In a further variant, the production of the glass body, i.e. the high-temperature bonding, or the deposition of the glass material, is carried out under inert gas, such as in a nitrogen atmosphere, for example. In general these operations are not carried out in an inert gas atmosphere. It is, however, necessary to carry out these operations under inert gas if there is a risk of the material of the

placeholder burning during the high-temperature bonding or during the deposition of the glass material.

In a further variant, the placeholder comprises a non-combustible material, preferably an oxide, in particular an oxide ceramic, or a nitride, or the

placeholder is formed of the non-combustible material, preferably an oxide, in particular an oxide ceramic, or a nitride. The majority of oxide ceramics and nitrides, respectively, are very stable chemically. Examples suitable for the present application include boron nitride or titanium nitride.
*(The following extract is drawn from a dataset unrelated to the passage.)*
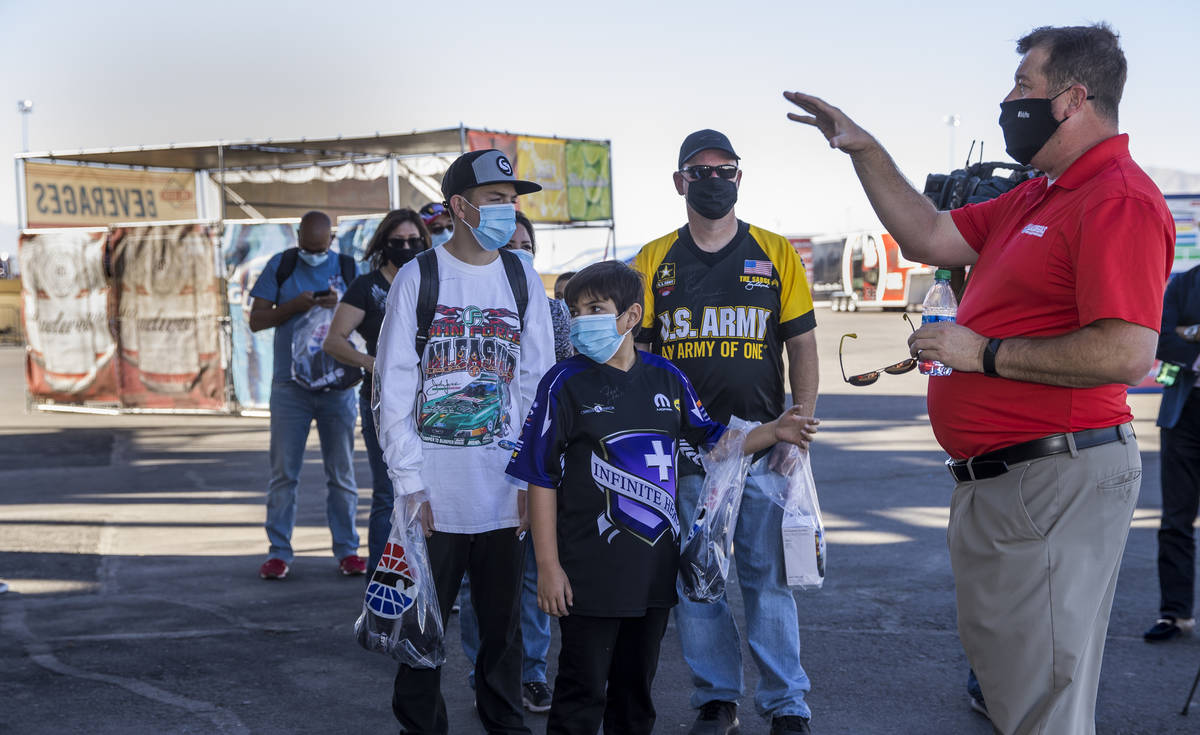 (From right) Jeff Motley with the Las Vegas Motor Speedway instructs fans Eric, Ben, 10, and Co ...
Examples of appropriate oxides are MgO or CaO, with the latter in particular also possessing a high temperature resistance (melting point 2580°C). Where a placeholder is used which is composed of a material which is non-combustible even at temperatures of more than around 1300°C, it is possible generally to do without the implementation of the bonding process or the deposition process, respectively, in an inert gas atmosphere.

In another variant, a coating which is inert to oxidation is applied to the

(generally combustible) placeholder. The application of a thin surface coating of a material inert to oxidation, e.g. of platinum or of osmium, to a tubular or substantially solid placeholder composed of a metal other than those stated, or of graphite, allows the bonding or deposition process to be carried out without inert gas. The coating is generally limited to the periphery of the placeholder, but may also, optionally, be applied additionally to the end faces on the free ends of the placeholder, and also - in the case of a tubular placeholder - to the inside thereof.
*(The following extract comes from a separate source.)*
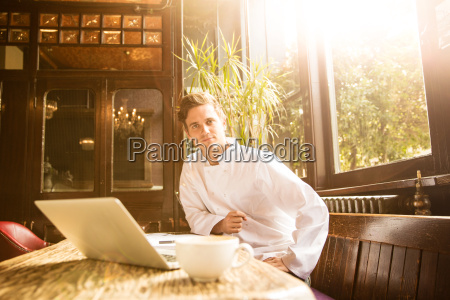 young chef sitting at work looking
In a further variant, a coating which is inert to reaction with the glass material of the glass body is applied to the placeholder or to the wall(s) of the cooling channel. A (thin) surface coating of this kind is especially practical in the event that the tubular or substantially solid placeholder is formed of a material which reacts with the glass material of the glass body - for example, an oxide ceramic, e.g. CaO or MgO. Particularly in the case of magnesium oxide ceramics or calcium oxide ceramics which are readily removable from the cooling channel with water, there is a risk that, without such a coating, these ceramics will be bound into the glass material, since CaO and MgO are constituents of the conventional soda-lime glasses. As materials for the coating inert to reaction with the glass material of the glass body it is possible, for example, to use osmium or platinum. Platinum wets the glass surface and prevents further reactions, and even at elevated temperatures does not react with atmospheric oxygen, and is therefore also suitable for preventing oxidation of the material of the placeholder. Where a tubular placeholder is used, it is sufficient if the coating inert to reaction with the glass material is applied only along the outer periphery of the placeholder, since the placeholder comes into contact with the glass material only along its external periphery. In the event that the cooling channels are made in the glass material by mechanical working, for example by milling, the inert coating may also be applied to the wall(s) of the cooling channel.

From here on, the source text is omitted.